The light was red. A New York City girl born and bred, Cora Felton had a New York license, but she seemed to recall the Connecticut right-on-red rule had something to do with coming to a complete stop and making sure there was no traffic before turning. In fact, Dale Harper, the Bakerhaven chief of police, had reminded her of that on at least one occasion.
Cora made the turn on two wheels, didn’t signal, and cut off a bus. Which wasn’t that easy to do in Connecticut. In New York Cora cut off buses all the time. Here it was quite an accomplishment. You had to go out of your way to find one.
Up ahead, the Lexus caught the traffic light just as it was changing.
Cora snorted. Wouldn’t you know it. The guy doesn’t even know he’s being followed and blunders into the perfect escape.
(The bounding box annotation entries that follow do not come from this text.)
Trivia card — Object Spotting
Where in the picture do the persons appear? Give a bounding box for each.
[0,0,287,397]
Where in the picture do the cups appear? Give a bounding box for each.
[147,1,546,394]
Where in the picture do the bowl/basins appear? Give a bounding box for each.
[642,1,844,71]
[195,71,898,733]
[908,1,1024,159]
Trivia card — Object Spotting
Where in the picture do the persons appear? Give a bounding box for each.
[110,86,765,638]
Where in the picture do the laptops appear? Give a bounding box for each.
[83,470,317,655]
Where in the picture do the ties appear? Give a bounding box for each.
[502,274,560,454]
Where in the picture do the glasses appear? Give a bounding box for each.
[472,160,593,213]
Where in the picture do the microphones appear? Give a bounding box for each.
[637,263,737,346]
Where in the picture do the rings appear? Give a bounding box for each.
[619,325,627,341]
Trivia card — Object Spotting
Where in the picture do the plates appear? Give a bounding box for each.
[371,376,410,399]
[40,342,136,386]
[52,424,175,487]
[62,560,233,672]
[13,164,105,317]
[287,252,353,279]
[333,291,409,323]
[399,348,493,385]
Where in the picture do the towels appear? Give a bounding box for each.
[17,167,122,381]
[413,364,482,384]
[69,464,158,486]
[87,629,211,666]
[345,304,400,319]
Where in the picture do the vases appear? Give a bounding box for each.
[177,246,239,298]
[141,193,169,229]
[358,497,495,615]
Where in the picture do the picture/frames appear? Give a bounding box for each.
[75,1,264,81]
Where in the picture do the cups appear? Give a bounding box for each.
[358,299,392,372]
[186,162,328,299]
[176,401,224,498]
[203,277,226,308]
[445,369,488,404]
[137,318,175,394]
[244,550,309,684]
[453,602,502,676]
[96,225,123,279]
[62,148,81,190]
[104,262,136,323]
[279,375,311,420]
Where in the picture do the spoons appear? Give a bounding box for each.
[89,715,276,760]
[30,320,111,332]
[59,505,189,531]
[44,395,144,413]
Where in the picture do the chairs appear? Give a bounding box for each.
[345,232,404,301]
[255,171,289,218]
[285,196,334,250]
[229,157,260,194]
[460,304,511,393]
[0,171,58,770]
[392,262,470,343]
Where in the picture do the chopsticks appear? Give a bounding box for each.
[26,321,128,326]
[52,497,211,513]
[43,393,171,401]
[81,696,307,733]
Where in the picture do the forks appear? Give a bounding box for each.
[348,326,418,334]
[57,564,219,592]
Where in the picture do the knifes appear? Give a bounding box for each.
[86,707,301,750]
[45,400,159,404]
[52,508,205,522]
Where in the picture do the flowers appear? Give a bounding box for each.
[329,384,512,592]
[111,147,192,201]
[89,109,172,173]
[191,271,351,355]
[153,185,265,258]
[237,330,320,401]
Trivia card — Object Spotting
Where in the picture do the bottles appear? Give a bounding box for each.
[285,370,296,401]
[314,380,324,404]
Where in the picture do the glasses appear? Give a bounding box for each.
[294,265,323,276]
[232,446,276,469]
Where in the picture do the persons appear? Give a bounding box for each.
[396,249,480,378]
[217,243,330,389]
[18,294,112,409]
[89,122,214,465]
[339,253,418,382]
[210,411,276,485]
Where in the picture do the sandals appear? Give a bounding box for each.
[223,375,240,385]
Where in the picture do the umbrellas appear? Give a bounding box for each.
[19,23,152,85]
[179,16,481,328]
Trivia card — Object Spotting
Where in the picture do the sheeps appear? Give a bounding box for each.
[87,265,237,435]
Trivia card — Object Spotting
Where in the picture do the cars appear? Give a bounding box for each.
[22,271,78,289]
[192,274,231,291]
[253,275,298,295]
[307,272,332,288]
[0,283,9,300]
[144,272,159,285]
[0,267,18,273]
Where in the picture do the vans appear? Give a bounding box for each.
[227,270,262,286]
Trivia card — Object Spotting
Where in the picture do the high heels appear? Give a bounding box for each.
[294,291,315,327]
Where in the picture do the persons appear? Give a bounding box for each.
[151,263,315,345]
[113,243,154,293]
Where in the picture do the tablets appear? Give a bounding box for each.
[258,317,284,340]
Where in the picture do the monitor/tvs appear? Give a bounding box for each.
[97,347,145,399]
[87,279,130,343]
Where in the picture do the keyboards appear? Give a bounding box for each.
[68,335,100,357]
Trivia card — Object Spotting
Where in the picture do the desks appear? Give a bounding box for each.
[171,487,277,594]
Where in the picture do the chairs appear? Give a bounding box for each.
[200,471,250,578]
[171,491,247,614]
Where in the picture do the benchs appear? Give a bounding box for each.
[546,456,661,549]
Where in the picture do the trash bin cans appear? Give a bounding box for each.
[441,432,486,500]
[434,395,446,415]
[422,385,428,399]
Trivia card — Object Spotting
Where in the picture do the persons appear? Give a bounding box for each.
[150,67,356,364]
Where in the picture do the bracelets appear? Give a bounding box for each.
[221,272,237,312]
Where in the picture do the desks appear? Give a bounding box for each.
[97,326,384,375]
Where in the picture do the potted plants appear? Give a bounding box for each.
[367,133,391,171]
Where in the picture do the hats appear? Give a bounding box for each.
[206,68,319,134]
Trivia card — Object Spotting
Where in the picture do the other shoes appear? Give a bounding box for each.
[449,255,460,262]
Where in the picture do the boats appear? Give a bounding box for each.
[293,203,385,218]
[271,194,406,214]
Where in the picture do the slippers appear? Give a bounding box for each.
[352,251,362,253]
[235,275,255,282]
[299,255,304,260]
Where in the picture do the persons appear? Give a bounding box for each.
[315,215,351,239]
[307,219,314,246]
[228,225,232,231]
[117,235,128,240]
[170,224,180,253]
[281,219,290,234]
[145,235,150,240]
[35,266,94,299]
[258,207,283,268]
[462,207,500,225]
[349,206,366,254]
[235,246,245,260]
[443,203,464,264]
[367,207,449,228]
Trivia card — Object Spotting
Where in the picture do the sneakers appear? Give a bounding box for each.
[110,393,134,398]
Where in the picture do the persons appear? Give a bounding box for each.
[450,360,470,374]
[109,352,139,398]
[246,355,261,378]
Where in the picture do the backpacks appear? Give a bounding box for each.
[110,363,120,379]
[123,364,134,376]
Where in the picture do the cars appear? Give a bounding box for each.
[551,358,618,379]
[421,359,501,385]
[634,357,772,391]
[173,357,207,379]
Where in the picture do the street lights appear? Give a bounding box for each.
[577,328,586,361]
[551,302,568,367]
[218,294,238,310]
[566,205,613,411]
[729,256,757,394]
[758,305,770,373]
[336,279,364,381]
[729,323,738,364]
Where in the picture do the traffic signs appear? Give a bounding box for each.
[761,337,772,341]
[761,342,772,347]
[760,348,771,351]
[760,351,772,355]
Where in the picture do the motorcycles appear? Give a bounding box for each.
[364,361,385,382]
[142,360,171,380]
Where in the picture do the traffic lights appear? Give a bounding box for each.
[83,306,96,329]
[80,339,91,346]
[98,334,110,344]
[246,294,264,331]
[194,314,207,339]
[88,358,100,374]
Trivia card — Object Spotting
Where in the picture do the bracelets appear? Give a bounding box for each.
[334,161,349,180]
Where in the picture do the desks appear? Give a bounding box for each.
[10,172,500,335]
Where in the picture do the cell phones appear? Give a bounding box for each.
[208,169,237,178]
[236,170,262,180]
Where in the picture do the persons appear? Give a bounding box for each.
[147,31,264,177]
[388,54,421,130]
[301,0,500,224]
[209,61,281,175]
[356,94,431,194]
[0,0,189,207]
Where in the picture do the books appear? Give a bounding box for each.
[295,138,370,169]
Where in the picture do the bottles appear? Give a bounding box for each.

Cora was pretty sure there was no straight-ahead-on-red rule in Connecticut. On the other hand, there was nothing coming in either direction. No reason to stop except for a useless formality designed to serve a purpose at a time of high traffic. This was not that time. The light was serving no purpose whatsoever but to make her lose her quarry.
Like hell.
Cora gunned it through the light, saw no one, offended no one, and hurtled down the road.
The Lexus, which must have been doing a hundred, or at least seemed that way, was heading for another S-curve. Cora stomped on the gas.
A car pulled out of a side road. Cora saw it in the rearview mirror. Paid it no mind. Whoever it was, it wasn’t going to keep her from her task. Cora screeched into the S-curve, left it in the dust.
The Lexus was turning right, heading for the mall. That was fine by Cora. It would be good following him through the mall. Give her a chance to hone her skills. If he turned into the mall, she had him.
Cora was gaining ground, but so was the car behind her. That made no sense. Why should anyone be trying to keep up with—
Uh-oh.
That wasn’t just any car. It was a police car. A cruiser with a bubble on top. The lights weren’t on. Maybe it didn’t want her.
It did.
Despite the fact Cora was doing seventy, the police car was closing the distance. Just as the Lexus was slowing and signaling a turn.
Cora was caught like a rat in a trap. About to be squished between the cops and her quarry.
And the cop was Chief Harper.
Well, that sealed it. She’d never live it down. There was only one thing to do.
Feign ignorance.
Cora spun the wheel, fishtailed into the mall parking lot, and screeched to a stop in the parking space that miraculously opened up in front of her.
Her Toyota was still rocking when Chief Harper pulled up behind her.